Jean-Michel Rocchi : Il est très difficile de porter un jugement avec si peut de recul, néanmoins ce que l'on peut dire c'est que les Etats ont été à la fois des pyromanes involontaires et des pompiers efficaces. Prenons l'exemple de la décision de ne pas sauver Lehman Brothers (septembre 2008) il existe deux lectures :

- il s'agissait de donner un signal aux banques d'affaires qu'elles ne seraient pas sauvées coûte que coûte ( ne pas être prisonnier de la règle du "too big too fail") 

- d'aucun affirment que ce n'est qu'une basse vengeance du directeur américain du trésor qui détestait le président de Lehman Brothers. 

En tout état de cause, cette décision a placé en quelques semaine le marché interbancaire mondial au bord de l'effondrement. Les Etats ont annoncé que le système bancaire serait soutenu, la confiance a été restaurée. Les Etats ont aussi été des pompiers efficaces à de multiples reprises : sauvetage de Bear Stearns et AIG aux Etats-Unis, d'UBS en Suisse de Dexia en France, Belgique et Luxembourg, de Northern Rock au Royaume-Uni ...  

Les banques centrales comme en 1987 ont su réinjecter les liquidités nécessaires ... L'histoire économique n'est pas inutile, les erreurs de 1929 n'ont pas été reproduites. 
Ceux qui préconisent le protectionnisme (les extrêmes) devraient relire les manuels d'histoire économique sur la période 1929-1939 ... Comme le disait Rudyard Kipling "mais cela c'est une autre histoire".

Pascal Ordonneau : On dira toujours que, s’il est toujours facile de trouver les coupables après coup, prévoir les catastrophes, les crises, les dépressions, appartient au domaine de l’économie-fiction.

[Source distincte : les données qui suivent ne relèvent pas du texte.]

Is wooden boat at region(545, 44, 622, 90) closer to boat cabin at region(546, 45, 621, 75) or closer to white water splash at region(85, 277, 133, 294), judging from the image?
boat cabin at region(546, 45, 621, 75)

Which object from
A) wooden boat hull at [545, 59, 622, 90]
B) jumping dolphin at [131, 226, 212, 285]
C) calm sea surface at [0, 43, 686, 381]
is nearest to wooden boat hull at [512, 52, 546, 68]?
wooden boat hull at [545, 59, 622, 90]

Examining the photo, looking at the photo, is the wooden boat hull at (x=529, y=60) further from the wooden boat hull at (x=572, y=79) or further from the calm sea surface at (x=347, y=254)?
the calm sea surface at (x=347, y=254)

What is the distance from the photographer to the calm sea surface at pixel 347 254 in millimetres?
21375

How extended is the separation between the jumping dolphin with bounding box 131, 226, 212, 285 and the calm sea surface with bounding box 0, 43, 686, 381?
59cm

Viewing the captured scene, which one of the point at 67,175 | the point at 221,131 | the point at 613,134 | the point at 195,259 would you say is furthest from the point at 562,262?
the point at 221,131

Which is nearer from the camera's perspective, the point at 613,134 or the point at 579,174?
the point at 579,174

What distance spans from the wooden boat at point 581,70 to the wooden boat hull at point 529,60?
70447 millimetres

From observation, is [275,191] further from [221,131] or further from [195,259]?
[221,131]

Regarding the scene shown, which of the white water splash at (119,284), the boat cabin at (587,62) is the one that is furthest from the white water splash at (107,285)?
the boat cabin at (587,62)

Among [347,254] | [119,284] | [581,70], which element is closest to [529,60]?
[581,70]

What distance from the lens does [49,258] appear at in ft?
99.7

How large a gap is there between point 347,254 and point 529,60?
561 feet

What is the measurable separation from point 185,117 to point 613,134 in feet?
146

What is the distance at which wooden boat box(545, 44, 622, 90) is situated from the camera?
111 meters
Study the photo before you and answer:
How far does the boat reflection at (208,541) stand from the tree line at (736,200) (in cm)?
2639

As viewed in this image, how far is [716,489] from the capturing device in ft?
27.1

Cela n’empêchera pas quelques vieux sages de répéter sentencieusement que les crises d’aujourd’hui auraient été prévisibles si on avait eu la prudence d’écouter les leçons du passé !!!  

J’ai dit que prendre la crise de 1929 comme leçon du passé pour notre crise, revenait  à prendre la crise de 1848 comme référence et source de leçons pour la crise de 1929 !  La crise de 2007-2008 est tout aussi étonnante, surprenante et effrayante que le furent les autres crises du passé… qui survinrent dans des contextes humains, sociaux, technologiques totalement différents.

Que les banquiers ne se gargarisent pas de grandeurs même dans la catastrophe : les grandes crises de société ne sont ni financières ni bancaires ! Les grands mouvements de l’histoire n’ont jamais eu pour origine un mouvement de monnaie ou un cours de bourse. A l’inverse, les monnaies, les banques, les bourses, sont un reflet plus ou moins conforme des transformations sociales, technologiques et spirituelles. Il y a une « tectonique » humaine où les plaques sont les grands ensembles humains. Leurs mouvements relatifs sont plus importants encore que leurs évolutions intrinsèques.  En éclatant, une crise bancaire et financière révèle les lignes de fractures qui se déchirent.

A ne pas voir le monde changer, à prétendre libérer les forces et, en fait, à laisser une soi-disant Nature faire pour les peuples ce que les Etats devraient faire, les crises éclatent encore plus violentes et plus dangereuses.  Voici ce que nous savons de tous temps. Et voici ce que les Etats ne savent pas (ne veulent pas ) voir.